C. The location of a given signal with respect to a standard, TMS, is called chemical shift and this has the units ppm (parts per million). The moreelectron density around a nucleus (the moreshielded it is), the smaller the chemical shift. Different functional groups have characteristic chemical shifts.

D. NMR spectra record the energy (plotted as frequency) necessary for the nuclei to be excited from the lower energy spin state to the higher energy spin state in the presence of a strong external magnetic field. Different atoms in a molecule take different amounts of energy to accomplish this, and the different energies can be correlated to structure of the molecule.

E. Equivalent hydrogen atoms in a molecule give the same NMR signal. Equivalent hydrogen atoms in a molecule have an identical relationship to all the other atoms in the molecule, and are found on the same sp3 atom (bond rotation makes them equivalent) or entire groups are equivalent due to symmetry in the molecule (i.e. the six equivalent hydrogens on the two methyls of an isopropyl group). Determining how many equivalent hydrogens are in a molecule can be very tricky (Skull and Crossbones!) so PRACTICE.

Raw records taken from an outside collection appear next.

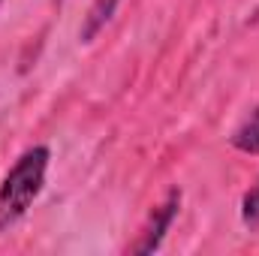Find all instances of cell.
<instances>
[{
    "mask_svg": "<svg viewBox=\"0 0 259 256\" xmlns=\"http://www.w3.org/2000/svg\"><path fill=\"white\" fill-rule=\"evenodd\" d=\"M118 3L121 0H97L94 6H91V12L84 15V24H81V30H78V36H81V42H91L103 27H106V21L115 15V9H118Z\"/></svg>",
    "mask_w": 259,
    "mask_h": 256,
    "instance_id": "3957f363",
    "label": "cell"
},
{
    "mask_svg": "<svg viewBox=\"0 0 259 256\" xmlns=\"http://www.w3.org/2000/svg\"><path fill=\"white\" fill-rule=\"evenodd\" d=\"M178 208H181V190H169L166 193V199L151 211L148 223L142 226L139 241L130 244V253H154V250L163 244V238H166L172 220L178 217Z\"/></svg>",
    "mask_w": 259,
    "mask_h": 256,
    "instance_id": "7a4b0ae2",
    "label": "cell"
},
{
    "mask_svg": "<svg viewBox=\"0 0 259 256\" xmlns=\"http://www.w3.org/2000/svg\"><path fill=\"white\" fill-rule=\"evenodd\" d=\"M232 148L241 154H259V109L244 118V124L232 133Z\"/></svg>",
    "mask_w": 259,
    "mask_h": 256,
    "instance_id": "277c9868",
    "label": "cell"
},
{
    "mask_svg": "<svg viewBox=\"0 0 259 256\" xmlns=\"http://www.w3.org/2000/svg\"><path fill=\"white\" fill-rule=\"evenodd\" d=\"M241 223L250 226V229L259 226V181L244 193V199H241Z\"/></svg>",
    "mask_w": 259,
    "mask_h": 256,
    "instance_id": "5b68a950",
    "label": "cell"
},
{
    "mask_svg": "<svg viewBox=\"0 0 259 256\" xmlns=\"http://www.w3.org/2000/svg\"><path fill=\"white\" fill-rule=\"evenodd\" d=\"M49 160H52V151L46 145H36V148H27L15 160V166L6 172V178L0 181V232L15 226L30 211V205L46 187Z\"/></svg>",
    "mask_w": 259,
    "mask_h": 256,
    "instance_id": "6da1fadb",
    "label": "cell"
}]
</instances>
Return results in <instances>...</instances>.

F. The size (integration) of the signal in an 1H NMR spectrum is proportional to the number of equivalent hydrogens in each signal.

G. Adjacent nuclei have magnetic fields associated with their spins. The spins of equivalent adjacent nuclei can be either +1/2 or -1/2, and at room temperature they are found in about a 50:50 mixture at any given nucleus (very slight excess of lower energy +1/2). These can add to give n+1 different spin combinations in the proportions predicted by Pascal's triangle. Each different spin combination produces a different magetic field, which leads to n+1 splittings in the peaks of the NMR spectra of the adjacent (no more than three bonds away) nuclei.

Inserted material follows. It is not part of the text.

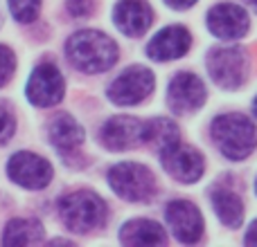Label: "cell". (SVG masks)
<instances>
[{"label": "cell", "instance_id": "5bb4252c", "mask_svg": "<svg viewBox=\"0 0 257 247\" xmlns=\"http://www.w3.org/2000/svg\"><path fill=\"white\" fill-rule=\"evenodd\" d=\"M192 48V34L183 25H169L163 27L147 45V56L154 61H176L185 56Z\"/></svg>", "mask_w": 257, "mask_h": 247}, {"label": "cell", "instance_id": "7a4b0ae2", "mask_svg": "<svg viewBox=\"0 0 257 247\" xmlns=\"http://www.w3.org/2000/svg\"><path fill=\"white\" fill-rule=\"evenodd\" d=\"M212 140L223 158L230 162L246 160L257 146V126L241 112H226L214 117L212 122Z\"/></svg>", "mask_w": 257, "mask_h": 247}, {"label": "cell", "instance_id": "8992f818", "mask_svg": "<svg viewBox=\"0 0 257 247\" xmlns=\"http://www.w3.org/2000/svg\"><path fill=\"white\" fill-rule=\"evenodd\" d=\"M154 86L156 76L149 68L131 66L113 81L106 94L115 106H140L147 97H151Z\"/></svg>", "mask_w": 257, "mask_h": 247}, {"label": "cell", "instance_id": "603a6c76", "mask_svg": "<svg viewBox=\"0 0 257 247\" xmlns=\"http://www.w3.org/2000/svg\"><path fill=\"white\" fill-rule=\"evenodd\" d=\"M16 130V122H14V115L7 110L5 106H0V144L9 140Z\"/></svg>", "mask_w": 257, "mask_h": 247}, {"label": "cell", "instance_id": "d6986e66", "mask_svg": "<svg viewBox=\"0 0 257 247\" xmlns=\"http://www.w3.org/2000/svg\"><path fill=\"white\" fill-rule=\"evenodd\" d=\"M41 240H43V227L41 222L30 220V218L12 220L3 236V245H34Z\"/></svg>", "mask_w": 257, "mask_h": 247}, {"label": "cell", "instance_id": "484cf974", "mask_svg": "<svg viewBox=\"0 0 257 247\" xmlns=\"http://www.w3.org/2000/svg\"><path fill=\"white\" fill-rule=\"evenodd\" d=\"M244 243L246 245H257V220L248 227V232H246V236H244Z\"/></svg>", "mask_w": 257, "mask_h": 247}, {"label": "cell", "instance_id": "52a82bcc", "mask_svg": "<svg viewBox=\"0 0 257 247\" xmlns=\"http://www.w3.org/2000/svg\"><path fill=\"white\" fill-rule=\"evenodd\" d=\"M208 99L205 84L194 72H176L167 86V106L176 115H192L201 110Z\"/></svg>", "mask_w": 257, "mask_h": 247}, {"label": "cell", "instance_id": "5b68a950", "mask_svg": "<svg viewBox=\"0 0 257 247\" xmlns=\"http://www.w3.org/2000/svg\"><path fill=\"white\" fill-rule=\"evenodd\" d=\"M208 74L221 90H237L246 84L248 76V58L241 48H214L210 50L208 58Z\"/></svg>", "mask_w": 257, "mask_h": 247}, {"label": "cell", "instance_id": "cb8c5ba5", "mask_svg": "<svg viewBox=\"0 0 257 247\" xmlns=\"http://www.w3.org/2000/svg\"><path fill=\"white\" fill-rule=\"evenodd\" d=\"M68 12L72 16H90L95 9V0H68Z\"/></svg>", "mask_w": 257, "mask_h": 247}, {"label": "cell", "instance_id": "d4e9b609", "mask_svg": "<svg viewBox=\"0 0 257 247\" xmlns=\"http://www.w3.org/2000/svg\"><path fill=\"white\" fill-rule=\"evenodd\" d=\"M167 7H172V9H176V12H185V9H192L199 0H163Z\"/></svg>", "mask_w": 257, "mask_h": 247}, {"label": "cell", "instance_id": "44dd1931", "mask_svg": "<svg viewBox=\"0 0 257 247\" xmlns=\"http://www.w3.org/2000/svg\"><path fill=\"white\" fill-rule=\"evenodd\" d=\"M9 9L18 22H32L39 16L41 0H9Z\"/></svg>", "mask_w": 257, "mask_h": 247}, {"label": "cell", "instance_id": "6da1fadb", "mask_svg": "<svg viewBox=\"0 0 257 247\" xmlns=\"http://www.w3.org/2000/svg\"><path fill=\"white\" fill-rule=\"evenodd\" d=\"M66 54L77 70L97 74V72H106L115 66L117 43L97 30H81L68 38Z\"/></svg>", "mask_w": 257, "mask_h": 247}, {"label": "cell", "instance_id": "4fadbf2b", "mask_svg": "<svg viewBox=\"0 0 257 247\" xmlns=\"http://www.w3.org/2000/svg\"><path fill=\"white\" fill-rule=\"evenodd\" d=\"M102 144L108 150H128L147 142V122L136 117H113L102 126Z\"/></svg>", "mask_w": 257, "mask_h": 247}, {"label": "cell", "instance_id": "e0dca14e", "mask_svg": "<svg viewBox=\"0 0 257 247\" xmlns=\"http://www.w3.org/2000/svg\"><path fill=\"white\" fill-rule=\"evenodd\" d=\"M48 135L54 148L59 153L68 155L81 146V142H84V128L72 120L70 115H57L52 120V124H50Z\"/></svg>", "mask_w": 257, "mask_h": 247}, {"label": "cell", "instance_id": "4316f807", "mask_svg": "<svg viewBox=\"0 0 257 247\" xmlns=\"http://www.w3.org/2000/svg\"><path fill=\"white\" fill-rule=\"evenodd\" d=\"M246 4H248L250 9H253V12H257V0H244Z\"/></svg>", "mask_w": 257, "mask_h": 247}, {"label": "cell", "instance_id": "7c38bea8", "mask_svg": "<svg viewBox=\"0 0 257 247\" xmlns=\"http://www.w3.org/2000/svg\"><path fill=\"white\" fill-rule=\"evenodd\" d=\"M63 92H66V84H63V76L57 66L43 63V66H39L32 72L30 84H27V99L34 106L39 108L57 106L63 99Z\"/></svg>", "mask_w": 257, "mask_h": 247}, {"label": "cell", "instance_id": "3957f363", "mask_svg": "<svg viewBox=\"0 0 257 247\" xmlns=\"http://www.w3.org/2000/svg\"><path fill=\"white\" fill-rule=\"evenodd\" d=\"M63 225L77 234H88L106 222V202L93 191H75L59 200Z\"/></svg>", "mask_w": 257, "mask_h": 247}, {"label": "cell", "instance_id": "f1b7e54d", "mask_svg": "<svg viewBox=\"0 0 257 247\" xmlns=\"http://www.w3.org/2000/svg\"><path fill=\"white\" fill-rule=\"evenodd\" d=\"M255 196H257V180H255Z\"/></svg>", "mask_w": 257, "mask_h": 247}, {"label": "cell", "instance_id": "30bf717a", "mask_svg": "<svg viewBox=\"0 0 257 247\" xmlns=\"http://www.w3.org/2000/svg\"><path fill=\"white\" fill-rule=\"evenodd\" d=\"M208 32L219 40H237L248 34L250 18L244 7L232 2H219L205 16Z\"/></svg>", "mask_w": 257, "mask_h": 247}, {"label": "cell", "instance_id": "277c9868", "mask_svg": "<svg viewBox=\"0 0 257 247\" xmlns=\"http://www.w3.org/2000/svg\"><path fill=\"white\" fill-rule=\"evenodd\" d=\"M108 186L128 202H147L156 196V176L140 162H120L108 171Z\"/></svg>", "mask_w": 257, "mask_h": 247}, {"label": "cell", "instance_id": "ac0fdd59", "mask_svg": "<svg viewBox=\"0 0 257 247\" xmlns=\"http://www.w3.org/2000/svg\"><path fill=\"white\" fill-rule=\"evenodd\" d=\"M120 240L124 245H165L167 234L156 220L149 218H136L122 225Z\"/></svg>", "mask_w": 257, "mask_h": 247}, {"label": "cell", "instance_id": "ffe728a7", "mask_svg": "<svg viewBox=\"0 0 257 247\" xmlns=\"http://www.w3.org/2000/svg\"><path fill=\"white\" fill-rule=\"evenodd\" d=\"M147 142H149L154 148H158V153H163L165 148H169L172 144H176L178 140V128L174 122L169 120H151L147 122Z\"/></svg>", "mask_w": 257, "mask_h": 247}, {"label": "cell", "instance_id": "9c48e42d", "mask_svg": "<svg viewBox=\"0 0 257 247\" xmlns=\"http://www.w3.org/2000/svg\"><path fill=\"white\" fill-rule=\"evenodd\" d=\"M160 160H163V168L174 178V180L183 182V184H194V182L201 180L205 171V162L203 155L194 148V146L187 144H172L169 148H165L160 153Z\"/></svg>", "mask_w": 257, "mask_h": 247}, {"label": "cell", "instance_id": "ba28073f", "mask_svg": "<svg viewBox=\"0 0 257 247\" xmlns=\"http://www.w3.org/2000/svg\"><path fill=\"white\" fill-rule=\"evenodd\" d=\"M165 220L172 230L174 238L185 245L199 243L205 230V220L201 209L190 200H172L165 207Z\"/></svg>", "mask_w": 257, "mask_h": 247}, {"label": "cell", "instance_id": "83f0119b", "mask_svg": "<svg viewBox=\"0 0 257 247\" xmlns=\"http://www.w3.org/2000/svg\"><path fill=\"white\" fill-rule=\"evenodd\" d=\"M253 112H255V117H257V97H255V102H253Z\"/></svg>", "mask_w": 257, "mask_h": 247}, {"label": "cell", "instance_id": "8fae6325", "mask_svg": "<svg viewBox=\"0 0 257 247\" xmlns=\"http://www.w3.org/2000/svg\"><path fill=\"white\" fill-rule=\"evenodd\" d=\"M7 173L16 184L25 186V189H43L52 182L54 168L45 158L23 150V153L12 155L7 164Z\"/></svg>", "mask_w": 257, "mask_h": 247}, {"label": "cell", "instance_id": "9a60e30c", "mask_svg": "<svg viewBox=\"0 0 257 247\" xmlns=\"http://www.w3.org/2000/svg\"><path fill=\"white\" fill-rule=\"evenodd\" d=\"M113 22L126 36H142L154 22V9L147 0H120L113 9Z\"/></svg>", "mask_w": 257, "mask_h": 247}, {"label": "cell", "instance_id": "2e32d148", "mask_svg": "<svg viewBox=\"0 0 257 247\" xmlns=\"http://www.w3.org/2000/svg\"><path fill=\"white\" fill-rule=\"evenodd\" d=\"M210 202L221 225H226L228 230H239L244 222V202L235 191L226 186H214L210 191Z\"/></svg>", "mask_w": 257, "mask_h": 247}, {"label": "cell", "instance_id": "7402d4cb", "mask_svg": "<svg viewBox=\"0 0 257 247\" xmlns=\"http://www.w3.org/2000/svg\"><path fill=\"white\" fill-rule=\"evenodd\" d=\"M14 68H16V58H14L12 50L0 45V86H5L9 79H12Z\"/></svg>", "mask_w": 257, "mask_h": 247}]
</instances>
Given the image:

H. The distance between peaks split in this way is called the coupling constant ("J").

I. Bottom Line, chemical shift tells you what functional groups are present, integration tells you how many equivalent H atoms there are and splitting patterns tell you how the atoms are connected to each other.

7. For infrared (IR) spectroscopy, all you have to know is that bonds absorb energy in the infrared region corresponding to bond vibrations. The more polar the bond, the larger the absorption, and the stronger the bond/lighter the atoms, the higher the frequency of absorbed energy. Entirely symmetric bonds do not absorb. Important peaks in an infrared spectrum are associated with NH, OH, CO, and CN bonds. -OH bonds and Carbonyls, C=O, give very strong absorptions and are particularly useful for identifying the different functional groups in molecules.

SUMMARY OF SKILLS YOU MUST MASTER FOR THE MCAT:

1) Be familiar with second semester reactions by using the roadmaps as a study aid and organizational tool. Focus on aldehydes/ketones, carboxylic acids, esters, the aldol reaction, Claisen reaction, Michael reaction, electrophilic aromatic substitution (directing effects) and reactions of aryl diazoniums.

2) Understand that absorbtion of ultraviolet and visible light involves exciting electrons from filled to unfilled orbitals.

3) Mass spectral analysis is the primary means of determining molecular weight.

3) Be able to derive structure from NMR spectra by understanding how chemical shift identifies functional groups, integration quantifies the amount of equivalent hydrogens corresponding to each signal and splitting provides information concerning which atoms are next to each other.

4) Be able to identify the presence of OH, NH, CO and especiallyC=O groups in molecules by IR (infrared spectroscopy).